Science Focus Articles
If you are interested in Case 2 waters and have not yet had a chance to look at Volume III of the SeaWiFS Science Focus pages, take a look at the excellent article by Dr. James Acker (Goddard DAAC Ocean Color Data Support Team) entitled 'Turbidity - through a water column, darkly'.
Another interesting Science Focus article entitled 'The Bering Sea: Seasons and Cycles of Change' examines phytoplankton blooms in the Bering Sea over the past 4 years, and their relation to changes in climate.
Despite the fact that the MOS sensor (operated by DLR, Germany) is the "oldest" ocean-colour sensor in orbit (launched in March, 1996), it is still functioning well and producing high-quality data. The sensor can no longer be calibrated using the sun and internal calibrations due to problems with the on board power block, but calibration is maintained using known targets as well as inter-comparisons with SeaWiFS data (provided by the SIMBIOS Project). To date there are no plans to terminate the mission, which will be kept operational as long as technically feasible. The only limiting resource is the onboard fuel supply.
Earlier this year (May 30 to June 1, 2001) a successful workshop was held at the DLR Center, Berlin (4th Berlin Workshop on Ocean Remote Sensing) to commemorate the 5th Anniversary of the launch of IRS-P3 carrying the MOS sensor. The workshop included a wide range of sessions, from those dedicated specifically to the MOS mission, to sessions on "MERIS Preparation" and "Physical Oceanography" including studies using SAR. The proceedings of the workshop are currently in press.
MODIS Ocean Data Products
The MODIS Data Support Team recently announced the availability of two new MODIS ocean data products derived from the revised V3.2.x algorithms:
These are still considered "provisional" (version 3) data products, and should be used for scientific analysis and evaluation by the general community. Users should consult the principal investigators prior to publication. For more information on GSFC DAAC MODIS data products please consult the MODIS Data Support website.

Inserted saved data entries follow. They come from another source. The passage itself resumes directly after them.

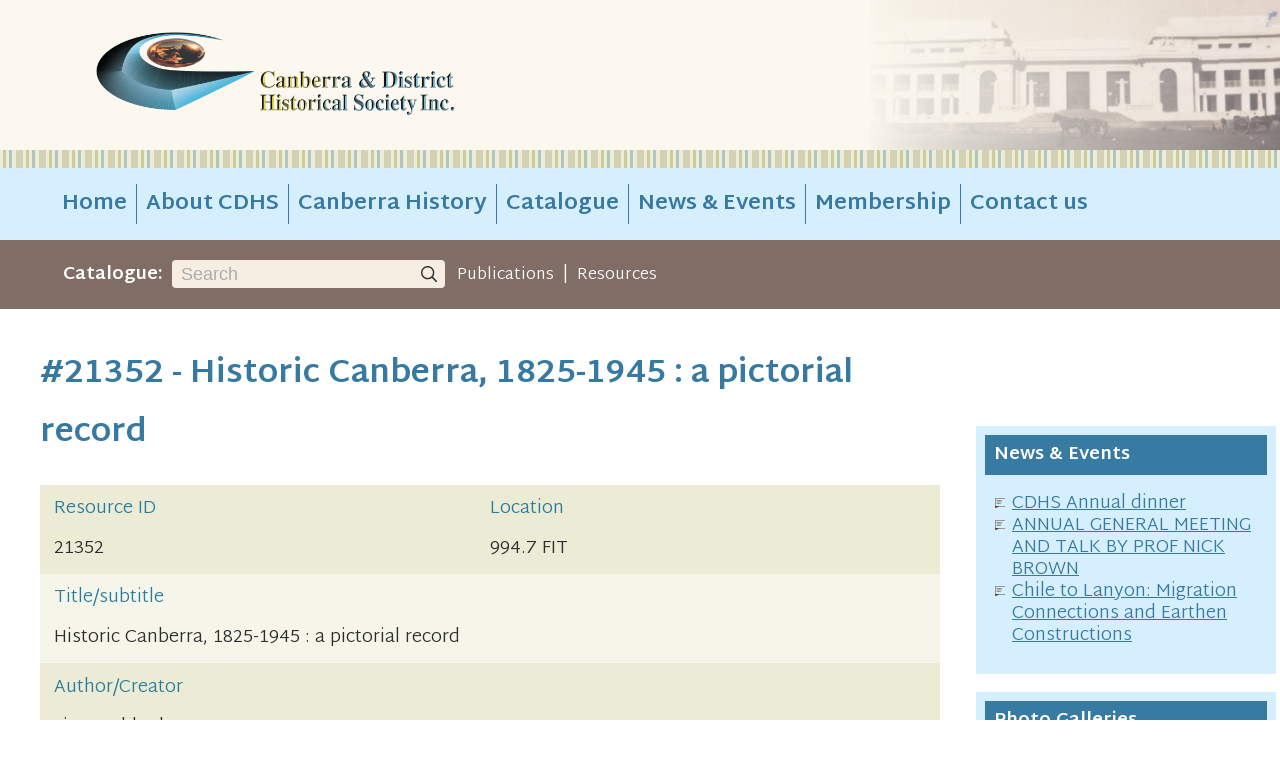

--- FILE ---
content_type: text/html; charset=UTF-8
request_url: https://www.canberrahistory.org.au/resource/21352/historic-canberra-1825-1945-pictorial-record.html
body_size: 2728
content:
<!DOCTYPE html>
<html lang="en">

- Level 3 MODIS/Terra ocean colour monthly binned, global 4 km (MODOCM)
- Level 3 MODIS/Terra sea surface temperature monthly binned, global 4 km (MOD28M)
Workshops and Meetings
Several new ocean-related conferences and meetings have been added to the IOCCG conference page including the following:
IOCCG 7th annual meeting
The seventh annual IOCCG Committee meeting will take place from January 10-12, 2002 in Villefranche-Sur-Mer, France. Some of the topics to be discussed at the meeting include progress of the current IOCCG working groups; reports on various IOCCG training initiatives; status of current and future ocean-colour missions; development of a strategic plan for ocean colour.
SIMBIOS Science Team meeting
The SIMBIOS Science Team meeting will take place on January 15-17, 2002 at BWI Airport Marriott Hotel, Baltimore, MD, USA. For details see the IOCCG Conferences page.
Symposium on operational oceanography and remote sensing
Oceanlogy International (OI) will be holding its annual conference and exhibition from March 5-8, 2002 in London, U.K. As a part of this event, a symposium addressing operational oceanography from an Earth observation/remote sensing perspective will be conducted by the Alliance for Marine Remote Sensing (AMRS). These sessions will include oral presentations as well as an opportunity for informal discussion and participation in concurrent OI events. Informal discussions will be encouraged through the hosting of interactive poster sessions. For details visit the IOCCG Conferences page.
The United Nations Office for Outer Space together with several other UN agencies and partners, will be organising two regional workshops on the 'Use of Space Technology for Disaster Management'. The first workshop will take place in June 2002 (for Africa) and the second one will take place in November 2002 (for Asia and the Pacific).